Open danilomendesdias opened 4 years ago
Hi! Thanks for using the library. No you're not missing something here. This is a valid use case I hadn't considered.
It is possible to workaround using a custom validator, for example:
from strictyaml import Map, load
class Float(ScalarValidator):
def validate_scalar(self, chunk):
return float(chunk.contents)
schema = Map(
{
"number_one": Float(),
"not_a_number": Float(),
}
)
yaml_string = (
"number_one: 1.0\n"
"not_a_number: nan" # doesn't have a dot at the beginning... wasn't sure if this was intentional?
)
load(yaml_string=yaml_string, schema=schema)
I might change the float library to accept "inf" and "nan", but I'd like to verify first that this is some sort of standard.
Very nice! In terms of floating point representation, nan
and inf
follow the IEEE 754 standard if that is what you are looking for. On the yaml side, I don't know much more than what it was shown in the previous link I sent.
For now, I'll use your suggestion but if I can help with that by sending a PR, just let me know.
Thank you again for answering so quickly.
IEEE 754 sounds good. I seem to have a hard time trouble finding a grammar, though. I'm a bit wary that python and YAML 1.2 might be doing their own thing (e.g. python parses "InfINITy" for some bizarre reason), and I'd rather use something which is a bit more standard.
I'd love it if you contributed a pull request!
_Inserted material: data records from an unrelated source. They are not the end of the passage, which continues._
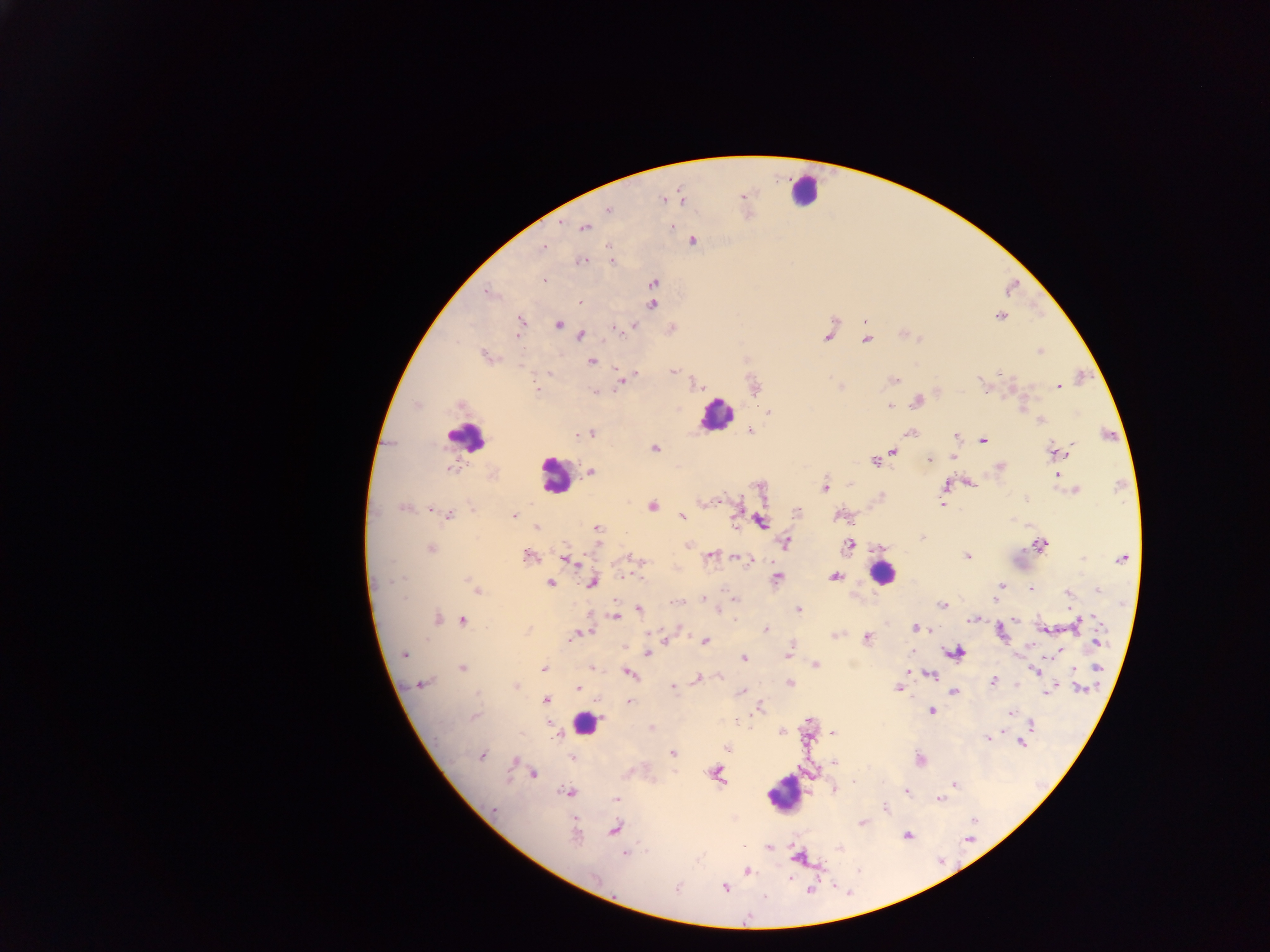
Approximate centers as x y in pixels.
Leukocytes: 805 189; 715 415; 465 438; 554 475; 881 574; 585 724; 786 791.

Plasmodium parasite locations = approximate centers as x y in pixels: 742 196; 663 200; 609 209; 672 227; 585 228; 693 241; 544 246; 582 260; 611 261; 543 280; 653 283; 488 293; 580 303; 652 305; 1000 316; 520 321; 559 325; 633 326; 614 327; 580 336; 828 337; 866 340; 1040 351; 485 355; 592 362; 673 371; 634 375; 623 379; 894 379; 981 382; 1058 387; 537 389; 756 389; 596 391; 917 401; 459 406; 889 406; 768 412; 1041 420; 750 431; 910 432; 591 434; 577 435; 955 437; 982 440; 654 449; 893 451; 1058 453; 929 460; 875 461; 999 467; 449 468; 590 471; 1057 474; 969 483; 946 485; 825 487; 1076 490; 881 496; 942 505; 652 506; 403 508; 434 511; 798 511; 448 515; 838 515; 514 516; 682 517; 761 521; 537 528; 597 529; 922 537; 785 543; 688 545; 849 545; 1040 545; 431 548; 528 556; 710 556; 967 557; 739 558; 566 559; 635 559; 1122 559; 748 561; 835 577; 778 578; 399 580; 470 582; 550 583; 593 583; 1001 585; 1030 588; 1099 589; 478 591; 997 593; 1069 593; 703 599; 735 599; 995 599; 677 602; 942 605; 799 609; 640 610; 615 616; 734 618; 437 619; 973 619; 1097 619; 1015 620; 463 621; 1077 623; 917 627; 765 629; 678 630; 577 634; 835 635; 571 637; 867 639; 704 642; 1098 642; 792 647; 789 652; 957 652; 647 653; 1056 653; 404 654; 744 658; 815 665; 462 667; 591 667; 543 668; 910 669; 1098 669; 1036 671; 630 674; 718 676; 931 676; 697 679; 992 681; 422 684; 790 684; 515 686; 673 687; 577 688; 898 688; 1081 689; 743 691; 954 691; 1047 691; 546 700; 630 701; 759 709; 931 710; 1011 713; 475 717; 1032 725; 782 731; 833 732; 987 738; 1021 744; 726 747; 672 753; 481 755; 572 757; 514 761; 834 762; 534 773; 717 774; 854 783; 954 785; 834 789; 567 792; 906 792; 616 799; 939 799; 885 808; 494 810; 862 823; 615 829; 907 835; 575 836; 768 847; 839 848; 625 854; 798 858; 748 871; 594 878; 677 888; 724 888; 811 890; 765 896
image size = 1270×952 pixels
country = Ghana
field of view = single
capture = mobile-phone photograph through a microscope
preparation = thick blood film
Thank you
I only noticed now that you mentioned the possibility of my .nan
being a typo, but in fact it was intentional. I think the yaml specification is a little confusing, but it is there: https://yaml.org/spec/1.2/spec.html.
Your PR basically looks perfect (thanks for accommodating my custom testing framework. it's appreciated!), but I'm still somewhat uncomfortable about this ".inf" thing. I'm sort of ok with accepting ".inf" as an input purely for compatibility with YAML, but I'd rather the canonical representation was something that was more of a widely used standard and not a quirk of YAML 1.2 (i.e. serialization outputs something else and the parser will accept both that and "nan", for example).
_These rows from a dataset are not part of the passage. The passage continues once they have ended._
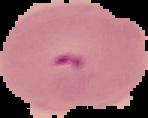

{
  "image_type": "segmented cell region on a black background",
  "preparation": "thin blood smear",
  "malaria_status": "parasitized",
  "image_size": "148×118 pixels"
}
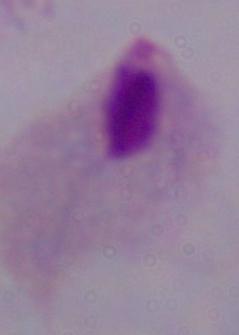
{
  "identification": "trichomonad",
  "magnification": "1000x",
  "modality": "photomicrograph"
}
I checked the python json parser and it seems it accepts "NaN", "-Infinity" and "Infinity" although I'm suspicious that might be a python "add on" and not actually part of the specification.
It seems that the IEEE 754 standard doesn't really have an opinion on text representation of inf and nan (which is why everybody seems to do it differently).
I'm leaning towards thinking that it should accept ".inf" (for YAML 1.2), "inf" (for numpy/python), "Infinity" in the parser and should spit out "inf". What do you think? (assuming you have an opinion at all :))
My [personal] opinion is: .nan
instead of just nan
is horrible. But before strictyaml, I was using pyaml and I they accept it and I also found this specification. That's why I started to think that's the "actual standard". Supporting both .nan
and nan
seems to be a good strategy (I saw some people complaining in pyaml repo about nan
being parsed as string).
I think the sensitive decision is more related to the output. I could suggest a way of making that configurable, but sometimes it is just better to wait and see if someone else is really interested in the output specification instead of implementing each possible workflow.
[I used nan
as example, but it also applies to infinity representations]
Yes, I agree it's disgusting :) I'm almost inclined to say that it shouldn't even accept ".nan", but I know if we do that then people who have YAML 1.2 documents they want to parse will complain.
I don't think it ought to be configurable on the output. If somebody really cares, IMHO they should write their own serializer/deserializer. I think on balance I'm happy with "nan" and "inf" and "-inf" as an output. There's no real standard but this seems to be what numpy/python view as legitimate.
Yes, if we lock the inputs to nan
, it will be just a matter of time to have someone opening an issue about that here.
Just to summarize, can I update the code to follow this?
NaN
.nan
, .NaN
, .NAN
, nan
, NaN
, NAN
nan
Positive infinity
.inf
, .Inf
, .INF
, inf
, Inf
, INF
, +.inf
, +.Inf
, +.INF
, +inf
, +Inf
, +INF
inf
Negative infinity
-.inf
, -.Inf
, -.INF
, -inf
, -Inf
, -INF
-inf
Yes, please do. I'll merge and release a new version on pypi once you're done.
Thank you for doing this.
Ok, nice! I think I can finish that tomorrow, ok?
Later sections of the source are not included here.